You're receiving this bug because the package in Summary has produced _FORTIFY_SOURCE related warnings indicating the presence of a sure overflow in a static buffer. Even though this is not always an indication of a security problem it might even be. So please check this out ASAP. By the way, _FORTIFY_SOURCE is disabled when you disable optimisation, so don't try finding out the cause using -O0. Thanks, Your friendly neighborhood tinderboxer
Created attachment 249708 [details] Build log
Contacted author
The warning is In function ‘char* strncpy(char*, const char*, size_t)’, inlined from ‘void ImageWindow::exportLinecut()’ at ImageWindow.C:2053:33: /usr/include/bits/string3.h:123:71: warning: call to char* __builtin___strncpy_chk(char*, const char*, unsigned int, unsigned int) will always overflow destination buffer In function ‘char* strncpy(char*, const char*, size_t)’, inlined from ‘void ImageWindow::exportLinecut()’ at ImageWindow.C:2055:34: /usr/include/bits/string3.h:123:71: warning: call to char* __builtin___strncpy_chk(char*, const char*, unsigned int, unsigned int) will always overflow destination buffer and the corresponding code in ImageWindow.C is 2034 void ImageWindow::exportLinecut() 2035 { 2036 // Ok, this is a real hack, but it's easy... 2037 char tmp[1024]; 2038 char label[1024]; 2039 char fn[1024]; 2040 2041 //sprintf is just so damn more convenient than c++ strings 2042 if (line_cut_type == HORZLINE) 2043 snprintf(label, 1024, "l.%d", line_cut_yp); 2044 else if (line_cut_type == VERTLINE) 2045 snprintf(label, 1024, "c.%d", line_cut_xp); 2046 else 2047 sprintf(label, "other"); 2048 snprintf(fn, 1024, "%s.%s.linecut.dat", output_basename, label); 2049 2050 info("exporting linecut to file %s\n", fn); 2051 2052 strncpy(tmp, xsection_fn, 1024); 2053 strncpy(xsection_fn, fn, 1024); //<<<<<<<<<<<<<<<<< 2054 plotLineCut(); 2055 strncpy(xsection_fn, tmp, 1024); //<<<<<<<<<<<<<<<<< 2056 }
Looking at the source made me suspect this was a false positive already long time ago. And voila, with current stable gcc the error message is gone.

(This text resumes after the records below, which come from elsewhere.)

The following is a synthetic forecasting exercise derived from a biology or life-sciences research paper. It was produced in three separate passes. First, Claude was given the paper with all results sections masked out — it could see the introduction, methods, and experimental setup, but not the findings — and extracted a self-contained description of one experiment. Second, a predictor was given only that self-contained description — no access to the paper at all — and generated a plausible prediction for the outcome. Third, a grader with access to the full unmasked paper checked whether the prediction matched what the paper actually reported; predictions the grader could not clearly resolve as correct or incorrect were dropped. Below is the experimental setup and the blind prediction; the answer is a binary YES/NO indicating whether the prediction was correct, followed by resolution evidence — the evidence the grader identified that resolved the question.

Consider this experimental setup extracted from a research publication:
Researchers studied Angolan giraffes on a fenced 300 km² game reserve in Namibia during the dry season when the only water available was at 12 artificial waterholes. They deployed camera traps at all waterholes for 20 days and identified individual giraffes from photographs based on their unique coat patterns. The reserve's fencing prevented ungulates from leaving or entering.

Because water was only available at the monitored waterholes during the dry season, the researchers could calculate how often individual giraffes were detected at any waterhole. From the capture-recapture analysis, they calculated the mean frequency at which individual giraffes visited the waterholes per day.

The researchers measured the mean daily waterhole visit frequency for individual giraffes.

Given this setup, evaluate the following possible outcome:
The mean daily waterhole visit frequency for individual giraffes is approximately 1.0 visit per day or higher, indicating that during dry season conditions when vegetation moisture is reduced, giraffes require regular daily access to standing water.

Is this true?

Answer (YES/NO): NO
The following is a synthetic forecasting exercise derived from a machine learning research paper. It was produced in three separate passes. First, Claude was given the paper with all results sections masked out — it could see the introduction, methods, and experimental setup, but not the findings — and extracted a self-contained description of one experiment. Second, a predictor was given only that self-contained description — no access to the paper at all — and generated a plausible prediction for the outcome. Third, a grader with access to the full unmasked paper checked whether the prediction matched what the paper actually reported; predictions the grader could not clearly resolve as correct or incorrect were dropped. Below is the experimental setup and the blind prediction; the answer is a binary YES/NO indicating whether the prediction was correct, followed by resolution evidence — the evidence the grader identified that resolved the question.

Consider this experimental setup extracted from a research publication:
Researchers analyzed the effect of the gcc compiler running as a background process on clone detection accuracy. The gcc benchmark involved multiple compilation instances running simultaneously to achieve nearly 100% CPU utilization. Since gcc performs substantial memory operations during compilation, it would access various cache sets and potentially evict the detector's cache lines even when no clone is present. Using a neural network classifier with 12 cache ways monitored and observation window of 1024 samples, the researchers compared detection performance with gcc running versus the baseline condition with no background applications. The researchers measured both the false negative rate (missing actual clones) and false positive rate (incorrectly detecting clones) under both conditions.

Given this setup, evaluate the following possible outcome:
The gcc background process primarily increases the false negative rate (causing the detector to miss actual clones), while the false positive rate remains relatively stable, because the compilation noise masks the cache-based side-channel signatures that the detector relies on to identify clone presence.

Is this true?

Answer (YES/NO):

Define "Current stable gcc" because I think it is older than what produced this warning in the first place. And also remember that "false positive" with these warnings is not any better, the code _will_ abort at runtime if it's reported.
(In reply to comment #5) > Define "Current stable gcc" because I think it is older than what produced this > warning in the first place. x86_64-pc-linux-gnu-4.4.5 No reference in your build log which gcc was used, but you are correct, the warnings reappear with 4.5.2. As a sidenote, some of the QA warnings appear only for LANG=C - that should probably be fixed. > And also remember that "false positive" with these warnings is not any better, > the code _will_ abort at runtime if it's reported. Well, where should I go with that then? I tried to contact you on IRC already loooong time ago to get a second opinion... as far as I know the code snippet in comment #3 together with the published definition of strncpy should be sufficient proof for a false positive, and it would be nice for some with more C knowledge to confirm this.
I'm afraid you'd got to debug it by looking at the emitted assembly... http://blog.flameeyes.eu/2010/09/12/some-_fortify_source-far-fetched-warnings-are-funny This is an oldish post of mine that shows how I had to debug a similarly-surreal warning.
Fixed in spyview-20110329-r1 (yes it was a real buffer overflow, me stupid).